The three teenage boys following the twister parked across the road from the cemetery. One of them hopped out of their pickup truck and ran around to the front of it while his friends stayed inside where it was dry.

“Are you crazy?” was the last thing he heard them say before he slammed the door.

As the twister roared safely above him, Jeff Newquist realized he could get the video of a lifetime: actual footage up inside a tornado. Although he was getting pelted by rain and hail, pushed and pulled by wind, he took an educated guess that he’d live through it. The ’nado was just high enough not to kill him, just low enough to reveal its black heart to him.

People always claimed a tornado sounded like a freight train.

He felt as if he were chasing it down the tracks.

Jeff propped himself against the grille of his friend’s truck and started filming. First, he panned the sky for context, then he focused on the eye of the storm and hit “zoom.” Feeling an illusion of safety behind the lens, he began to follow the twister-across the highway, over to the opposite shoulder. He stopped beside the fence, propping himself against it to steady himself, still filming as the tornado moved on.

While he was looking in the viewfinder he couldn’t tell what the hell he was seeing; it was all black and wet to him. There was a moment, though, when an odd bright greenish light filled the sky, illuminating the scene as if a director had shone spotlights on it. Even so, it was only when he hopped back in his truck, and took a look at what he had filmed, that he and his friends saw that his zoom had caught a shower of stuff falling from the funnel. Excited to find out what it was-litter from somebody’s house? fence posts? arms and legs? dogs and cats?-he hopped out of the truck again, and then climbed over the cemetery fence toward where his camera had been pointed.

What he found there, at the top of the hill, scared the hell out of him.

At first, he thought it was a body dropped out of the center of the storm.

Then he thought maybe it was a corpse tossed out of a new grave, because if it wasn’t, then what in God’s name were all those flowers doing on top of her, and all around her?

He raised his camera and started shooting again.

When the “body” moved, he yelped in fright, but never put the camera down.

Jeff watched the “corpse” rise to her feet, shedding petals as she got up.

When he realized she was definitely alive, he ran toward her, yelling, “What happened?”

Smiling in a dazed way, the young woman looked at him, and then pointed up.

Toward the sky.

It finally registered with him that she was bald.
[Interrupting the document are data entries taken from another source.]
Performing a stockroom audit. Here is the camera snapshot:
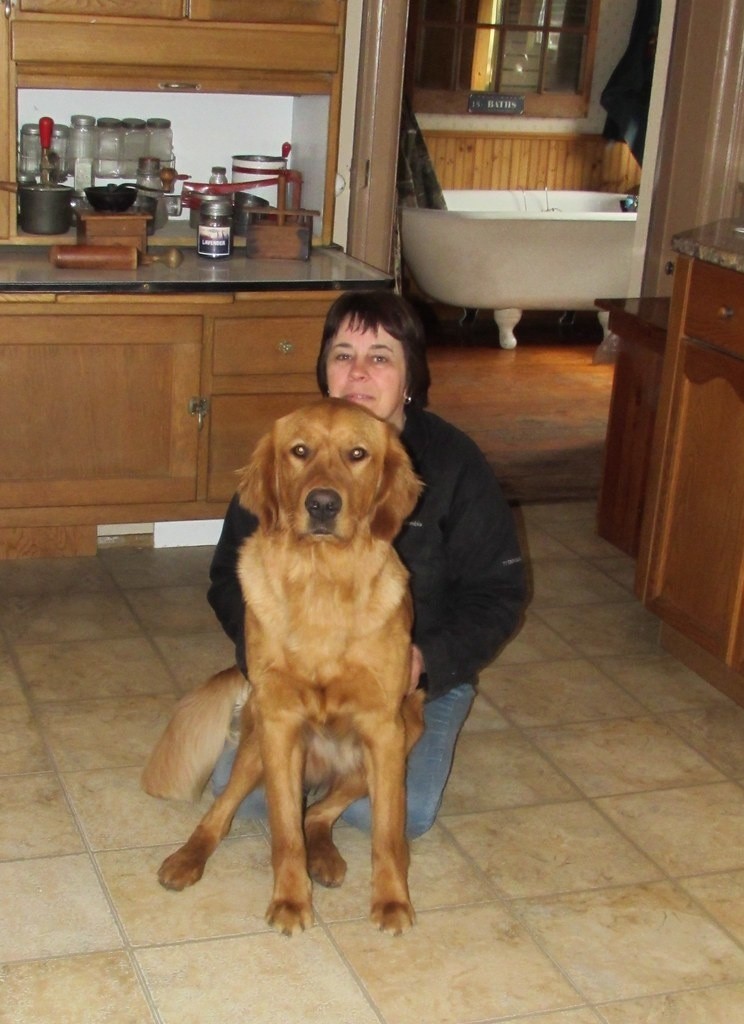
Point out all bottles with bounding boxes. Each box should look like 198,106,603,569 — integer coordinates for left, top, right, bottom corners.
19,124,43,176
45,124,69,175
196,199,233,259
95,118,122,180
145,118,172,175
135,156,170,230
119,118,148,179
68,115,99,178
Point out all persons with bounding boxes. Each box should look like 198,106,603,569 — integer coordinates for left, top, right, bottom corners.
207,290,527,839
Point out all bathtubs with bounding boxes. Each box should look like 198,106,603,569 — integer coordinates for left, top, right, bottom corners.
396,180,649,349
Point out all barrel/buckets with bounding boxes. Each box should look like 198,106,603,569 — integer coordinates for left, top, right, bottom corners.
18,184,74,235
231,155,288,241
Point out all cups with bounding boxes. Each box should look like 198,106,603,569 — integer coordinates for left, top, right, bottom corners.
209,167,230,199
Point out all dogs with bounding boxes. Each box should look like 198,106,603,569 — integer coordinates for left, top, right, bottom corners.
137,399,426,938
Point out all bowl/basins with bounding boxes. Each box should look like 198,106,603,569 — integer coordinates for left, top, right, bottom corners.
83,186,137,213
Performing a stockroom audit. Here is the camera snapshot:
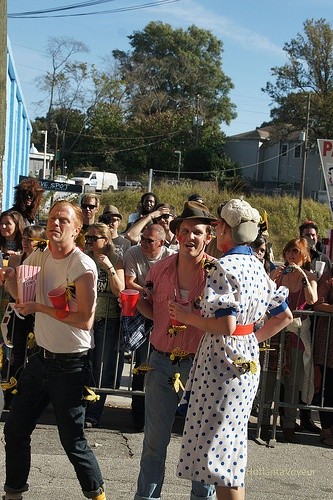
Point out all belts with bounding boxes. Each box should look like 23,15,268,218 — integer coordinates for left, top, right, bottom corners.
232,324,254,335
154,348,196,361
41,347,87,360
And very thin. She would have looked mortally ill except for the expression of wonder and bliss on her face.

“Where’d you come from?” Jeff called to her.

“Wichita,” she called back, and laughed.

“What’s your name?”

“Catie!” She threw her arms wide in a gesture of pure joy. “My name is Catie Washington and I’m alive!”

She walked away from him, moving like a zombie in a trance, albeit an ecstatic zombie. Jeff filmed her getting into her van and then driving away.

When he raced back to the truck to show his friends, they watched with amazement at video proof of a “miracle”: flowers falling from a deadly storm, a young woman rising from a grave, and walking away with a look of bliss on her gaunt face.

“You going to sell this to the local news?” one of his pals asked him.

“Local news, hell,” Jeff Newquist scoffed. He could already feel the cash in his hands. “What do those big tabloids pay?”